Maybe it’s trying to walk a line for the gatekeepers, the idiots who can’t accept any comments Brie Larson says about inclusion, but it feels really forced. It’s more noticeable because there are moments when the film issues about gender work organically. As Carol tries to uncover her memory there are these moments when someone (usually a man) essentially told her to stay down, stop trying because she is a woman. The pain of those memories forces her to get back up, like she has always done before in a fight scene. It works because it is core to her character, and actually add heart to the film. Still one can’t help but see Captain Marvel as a great and strong example for a lot for younger audience and a fist to the face of those would question creative choices involving women from the anonymity of a message board.

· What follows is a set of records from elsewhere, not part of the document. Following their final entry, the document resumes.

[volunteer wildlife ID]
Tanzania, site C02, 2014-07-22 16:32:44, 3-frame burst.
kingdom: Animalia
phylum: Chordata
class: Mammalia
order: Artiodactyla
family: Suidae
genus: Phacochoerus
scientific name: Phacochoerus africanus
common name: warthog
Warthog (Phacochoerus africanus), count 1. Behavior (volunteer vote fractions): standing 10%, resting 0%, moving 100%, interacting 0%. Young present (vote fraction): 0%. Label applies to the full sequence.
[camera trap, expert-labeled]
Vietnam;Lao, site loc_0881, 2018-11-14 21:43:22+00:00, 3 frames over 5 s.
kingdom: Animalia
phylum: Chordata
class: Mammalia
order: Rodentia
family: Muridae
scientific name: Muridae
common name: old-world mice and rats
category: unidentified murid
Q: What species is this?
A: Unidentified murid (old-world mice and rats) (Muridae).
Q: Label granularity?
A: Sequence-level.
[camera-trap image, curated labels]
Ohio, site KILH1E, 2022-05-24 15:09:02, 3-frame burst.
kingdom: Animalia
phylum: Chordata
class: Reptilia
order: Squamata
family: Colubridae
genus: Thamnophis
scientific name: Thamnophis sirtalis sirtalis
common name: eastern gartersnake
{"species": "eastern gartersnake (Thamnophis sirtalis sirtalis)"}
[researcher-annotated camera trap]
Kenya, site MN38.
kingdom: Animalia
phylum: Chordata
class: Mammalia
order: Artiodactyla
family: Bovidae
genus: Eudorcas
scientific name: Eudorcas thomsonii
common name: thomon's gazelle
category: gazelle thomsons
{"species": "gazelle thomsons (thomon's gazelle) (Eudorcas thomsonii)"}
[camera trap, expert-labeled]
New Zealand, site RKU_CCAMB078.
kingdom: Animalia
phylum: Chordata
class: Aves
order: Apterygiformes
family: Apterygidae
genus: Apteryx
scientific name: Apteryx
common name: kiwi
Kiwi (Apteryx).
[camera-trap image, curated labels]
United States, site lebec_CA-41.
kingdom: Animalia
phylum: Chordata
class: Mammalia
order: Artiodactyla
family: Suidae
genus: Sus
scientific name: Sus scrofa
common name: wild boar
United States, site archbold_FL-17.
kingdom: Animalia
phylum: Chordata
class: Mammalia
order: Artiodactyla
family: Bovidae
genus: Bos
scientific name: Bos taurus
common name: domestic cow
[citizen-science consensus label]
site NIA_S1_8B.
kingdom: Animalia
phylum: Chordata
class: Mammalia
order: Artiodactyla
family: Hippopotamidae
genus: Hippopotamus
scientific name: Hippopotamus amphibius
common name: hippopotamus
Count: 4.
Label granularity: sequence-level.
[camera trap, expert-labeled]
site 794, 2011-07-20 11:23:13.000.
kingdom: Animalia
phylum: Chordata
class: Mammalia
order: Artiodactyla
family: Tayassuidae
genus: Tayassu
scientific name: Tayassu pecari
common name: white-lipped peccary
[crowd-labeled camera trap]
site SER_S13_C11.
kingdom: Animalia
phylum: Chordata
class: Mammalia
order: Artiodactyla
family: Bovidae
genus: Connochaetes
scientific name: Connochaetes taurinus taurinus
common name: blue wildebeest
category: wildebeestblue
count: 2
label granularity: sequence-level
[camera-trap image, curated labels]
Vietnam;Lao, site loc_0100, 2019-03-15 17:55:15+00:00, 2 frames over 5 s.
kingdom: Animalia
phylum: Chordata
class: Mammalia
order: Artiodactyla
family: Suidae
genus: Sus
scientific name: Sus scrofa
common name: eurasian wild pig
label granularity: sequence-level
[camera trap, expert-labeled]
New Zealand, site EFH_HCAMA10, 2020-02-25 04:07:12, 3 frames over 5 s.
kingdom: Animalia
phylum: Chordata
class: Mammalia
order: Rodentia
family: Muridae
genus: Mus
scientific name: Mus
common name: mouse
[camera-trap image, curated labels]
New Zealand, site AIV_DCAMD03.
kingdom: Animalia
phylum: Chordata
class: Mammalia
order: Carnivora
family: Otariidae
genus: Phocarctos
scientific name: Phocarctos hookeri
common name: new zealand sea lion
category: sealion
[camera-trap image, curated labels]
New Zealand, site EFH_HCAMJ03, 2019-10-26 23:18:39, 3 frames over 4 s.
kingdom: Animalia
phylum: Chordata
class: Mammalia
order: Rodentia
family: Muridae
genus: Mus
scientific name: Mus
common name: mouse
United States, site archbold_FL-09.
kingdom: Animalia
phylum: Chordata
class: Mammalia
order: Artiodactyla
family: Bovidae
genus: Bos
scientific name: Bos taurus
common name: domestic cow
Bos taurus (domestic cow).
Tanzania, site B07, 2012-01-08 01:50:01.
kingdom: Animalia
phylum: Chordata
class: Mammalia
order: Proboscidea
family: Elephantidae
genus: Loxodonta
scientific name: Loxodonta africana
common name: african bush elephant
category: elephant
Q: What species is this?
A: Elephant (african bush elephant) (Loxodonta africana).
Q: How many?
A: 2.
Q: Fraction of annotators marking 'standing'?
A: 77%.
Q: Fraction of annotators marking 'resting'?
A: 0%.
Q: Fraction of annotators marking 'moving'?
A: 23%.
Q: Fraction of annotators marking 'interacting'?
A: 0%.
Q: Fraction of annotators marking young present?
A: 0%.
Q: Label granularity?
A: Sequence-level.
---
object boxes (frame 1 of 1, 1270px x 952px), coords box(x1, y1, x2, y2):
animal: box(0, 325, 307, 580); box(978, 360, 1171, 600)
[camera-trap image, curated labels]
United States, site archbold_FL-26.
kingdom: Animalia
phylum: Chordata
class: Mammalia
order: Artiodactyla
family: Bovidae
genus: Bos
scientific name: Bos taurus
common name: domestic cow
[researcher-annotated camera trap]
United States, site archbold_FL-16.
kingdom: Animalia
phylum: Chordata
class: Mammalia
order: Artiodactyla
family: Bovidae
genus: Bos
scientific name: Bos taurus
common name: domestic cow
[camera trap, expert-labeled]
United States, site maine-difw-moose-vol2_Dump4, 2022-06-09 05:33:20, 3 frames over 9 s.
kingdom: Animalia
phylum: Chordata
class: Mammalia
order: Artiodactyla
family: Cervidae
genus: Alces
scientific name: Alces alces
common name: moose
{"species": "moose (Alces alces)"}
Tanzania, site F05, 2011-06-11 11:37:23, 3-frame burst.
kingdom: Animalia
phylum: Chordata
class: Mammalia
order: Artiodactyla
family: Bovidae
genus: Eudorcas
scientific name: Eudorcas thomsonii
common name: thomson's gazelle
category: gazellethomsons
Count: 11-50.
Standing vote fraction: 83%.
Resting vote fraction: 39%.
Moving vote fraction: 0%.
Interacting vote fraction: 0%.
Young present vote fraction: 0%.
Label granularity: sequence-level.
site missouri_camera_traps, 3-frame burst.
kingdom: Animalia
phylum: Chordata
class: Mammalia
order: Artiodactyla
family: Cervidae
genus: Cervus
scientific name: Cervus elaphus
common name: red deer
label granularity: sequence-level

Captain Marvel Review Cheat Sheet.

Looking over my review, Captain Marvel seems like a real mixed bag on paper but I think the weight of makes it work far outweigh anything that drags it down. From casting chemistry to an intriguing origin story all outweigh some choppy space alien story telling and some cringey forced scenarios to explore empowerment. Captain Marvel as a hero and as a film is entertaining and sets a direction for not only future episodes of the MCU but also the female lead future of that cinematic universe.

+ Brie Larson and the cast are excellent.

+ The ‘Earth’ chapter of the film as unravelling mystery works well.

+The nineties nostalgia kick works well.

-The space and super stuff are far less compelling.

-Some awkward and forced situations being used to explore gender issues in a movie that speaks to it organically without them.